#### Text passage:

──────────────────────────────

Though various care systems and individual clinicians sounded repeated alarms in the media, the medical system mostly continued elective procedures, and mitigation took the form of closing restaurants, bars, and youth sports. But when TCB queried Dr. Rahul Koranne, CEO of the Minnesota Hospital Association, he poured cold water on the idea that the state needs more medical personnel, hospital beds, and ICUs.

The dialogue is little different from the one I had with Greg Page last summer. Minnesota regulates hospital capacity to control costs in the sector. Whether this benefits consumers or merely the industry sector is an open question. But if the state were to instead encourage expansion, it would add substantial fixed costs to care systems.

We don’t know if the next severe pandemic is two years away or a century away. But if it’s the former, and the only way to deal with it is to repeatedly open and close our economy, we’ll be in a world of hurt. Conversely, if the next pandemic is a century off, building more hospital beds in an era when inpatient care is becoming the exception rather than the rule could cause care systems to disinvest in facilities and services that are more critically needed.

The Covid-19 pandemic has presented us with a series of difficult choices. Having billions of N95 masks at our disposal could have mitigated terrible economic pain, while mandated investments in vaccine production and testing capacities also seem worthy, given the growing array of pathogens we face. Hospital capacity is a more difficult equation.

It is not hyperbole to say Minnesota’s hospitals could not handle the fall surge. But if we are going to ask our nonprofit care systems to prepare for the next pandemic in their facilities, it is quite obvious that taxpayers will need to pick up a large part of that bill.

──────────────────────────────

#### Required action 1:
Duplicate the hospital capacity passage from "Though various care" to "beds, and ICUs.".
#### Required action 2:
According to the hospital capacity passage, why does Minnesota regulate hospital capacity?

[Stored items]

──────────────────────────────

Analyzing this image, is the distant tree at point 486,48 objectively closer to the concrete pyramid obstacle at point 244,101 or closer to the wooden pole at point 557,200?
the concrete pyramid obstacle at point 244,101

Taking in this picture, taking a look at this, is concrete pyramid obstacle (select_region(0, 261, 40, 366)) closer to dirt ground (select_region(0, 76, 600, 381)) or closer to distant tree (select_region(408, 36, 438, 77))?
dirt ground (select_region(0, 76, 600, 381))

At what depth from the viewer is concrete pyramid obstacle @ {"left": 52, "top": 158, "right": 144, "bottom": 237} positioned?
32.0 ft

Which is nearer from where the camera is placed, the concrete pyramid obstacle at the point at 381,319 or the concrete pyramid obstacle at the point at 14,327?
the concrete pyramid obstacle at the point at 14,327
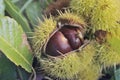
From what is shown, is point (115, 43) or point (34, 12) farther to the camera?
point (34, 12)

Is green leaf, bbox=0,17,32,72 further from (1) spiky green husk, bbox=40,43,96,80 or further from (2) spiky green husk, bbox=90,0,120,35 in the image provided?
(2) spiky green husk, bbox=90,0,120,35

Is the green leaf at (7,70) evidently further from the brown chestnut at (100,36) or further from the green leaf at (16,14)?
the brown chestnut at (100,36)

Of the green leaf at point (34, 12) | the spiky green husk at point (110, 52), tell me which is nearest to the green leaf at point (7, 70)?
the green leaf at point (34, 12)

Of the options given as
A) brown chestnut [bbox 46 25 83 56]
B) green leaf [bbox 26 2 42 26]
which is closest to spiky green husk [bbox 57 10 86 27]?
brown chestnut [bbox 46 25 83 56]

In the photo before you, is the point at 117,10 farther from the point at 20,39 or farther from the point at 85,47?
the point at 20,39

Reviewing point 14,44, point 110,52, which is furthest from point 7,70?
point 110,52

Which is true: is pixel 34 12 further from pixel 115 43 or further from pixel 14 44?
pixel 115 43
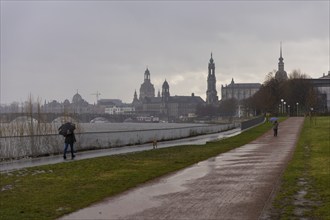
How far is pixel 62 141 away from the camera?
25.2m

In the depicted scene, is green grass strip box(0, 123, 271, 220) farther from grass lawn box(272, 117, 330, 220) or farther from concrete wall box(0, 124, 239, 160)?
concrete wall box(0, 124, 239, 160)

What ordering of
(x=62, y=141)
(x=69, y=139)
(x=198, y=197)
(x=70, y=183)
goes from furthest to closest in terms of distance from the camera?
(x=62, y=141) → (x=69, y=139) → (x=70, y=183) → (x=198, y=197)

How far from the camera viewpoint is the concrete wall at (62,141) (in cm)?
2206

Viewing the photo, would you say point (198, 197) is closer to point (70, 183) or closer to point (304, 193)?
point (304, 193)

──────────────────────────────

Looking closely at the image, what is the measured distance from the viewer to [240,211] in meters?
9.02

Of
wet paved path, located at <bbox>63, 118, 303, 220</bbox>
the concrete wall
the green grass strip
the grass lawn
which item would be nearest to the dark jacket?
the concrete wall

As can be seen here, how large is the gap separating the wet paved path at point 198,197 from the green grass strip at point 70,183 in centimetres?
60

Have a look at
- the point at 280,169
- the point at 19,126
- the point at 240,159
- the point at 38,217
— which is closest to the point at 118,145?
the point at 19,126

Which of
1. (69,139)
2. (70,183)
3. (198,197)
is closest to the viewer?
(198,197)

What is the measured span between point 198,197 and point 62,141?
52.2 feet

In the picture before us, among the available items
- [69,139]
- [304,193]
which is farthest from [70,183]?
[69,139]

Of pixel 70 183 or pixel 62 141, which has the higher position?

──────────────────────────────

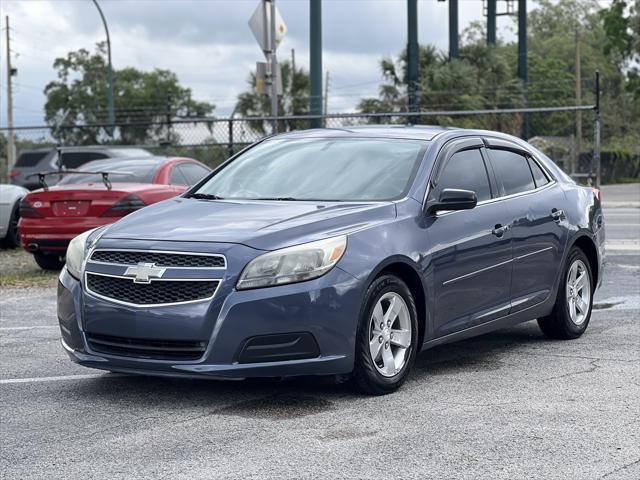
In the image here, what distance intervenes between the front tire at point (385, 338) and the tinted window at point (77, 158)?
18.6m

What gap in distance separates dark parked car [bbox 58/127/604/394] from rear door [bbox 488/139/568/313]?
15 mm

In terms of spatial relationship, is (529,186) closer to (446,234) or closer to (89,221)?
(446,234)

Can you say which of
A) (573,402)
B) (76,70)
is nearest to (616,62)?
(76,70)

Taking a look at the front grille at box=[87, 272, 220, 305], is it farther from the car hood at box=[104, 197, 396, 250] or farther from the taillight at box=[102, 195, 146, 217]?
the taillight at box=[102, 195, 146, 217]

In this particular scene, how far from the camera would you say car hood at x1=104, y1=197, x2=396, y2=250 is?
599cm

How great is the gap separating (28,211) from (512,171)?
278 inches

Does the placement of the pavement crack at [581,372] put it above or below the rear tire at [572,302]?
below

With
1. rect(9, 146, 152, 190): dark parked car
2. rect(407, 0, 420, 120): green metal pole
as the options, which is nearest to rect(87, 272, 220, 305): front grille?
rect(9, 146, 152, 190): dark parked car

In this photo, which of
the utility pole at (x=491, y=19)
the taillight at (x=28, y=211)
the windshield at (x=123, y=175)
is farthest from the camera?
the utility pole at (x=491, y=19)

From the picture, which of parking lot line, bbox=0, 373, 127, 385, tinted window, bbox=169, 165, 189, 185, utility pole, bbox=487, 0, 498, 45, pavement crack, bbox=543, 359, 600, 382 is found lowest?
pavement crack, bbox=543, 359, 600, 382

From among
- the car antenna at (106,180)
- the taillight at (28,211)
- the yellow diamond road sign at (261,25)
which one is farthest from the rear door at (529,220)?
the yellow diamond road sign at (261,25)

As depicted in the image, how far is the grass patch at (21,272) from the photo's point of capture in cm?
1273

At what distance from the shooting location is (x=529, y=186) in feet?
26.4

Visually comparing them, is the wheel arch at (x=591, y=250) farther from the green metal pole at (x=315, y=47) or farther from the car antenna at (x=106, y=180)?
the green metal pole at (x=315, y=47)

──────────────────────────────

#### Response box 1:
Though various care systems and individual clinicians sounded repeated alarms in the media, the medical system mostly continued elective procedures, and mitigation took the form of closing restaurants, bars, and youth sports. But when TCB queried Dr. Rahul Koranne, CEO of the Minnesota Hospital Association, he poured cold water on the idea that the state needs more medical personnel, hospital beds, and ICUs.

#### Response box 2:
To control costs in the sector.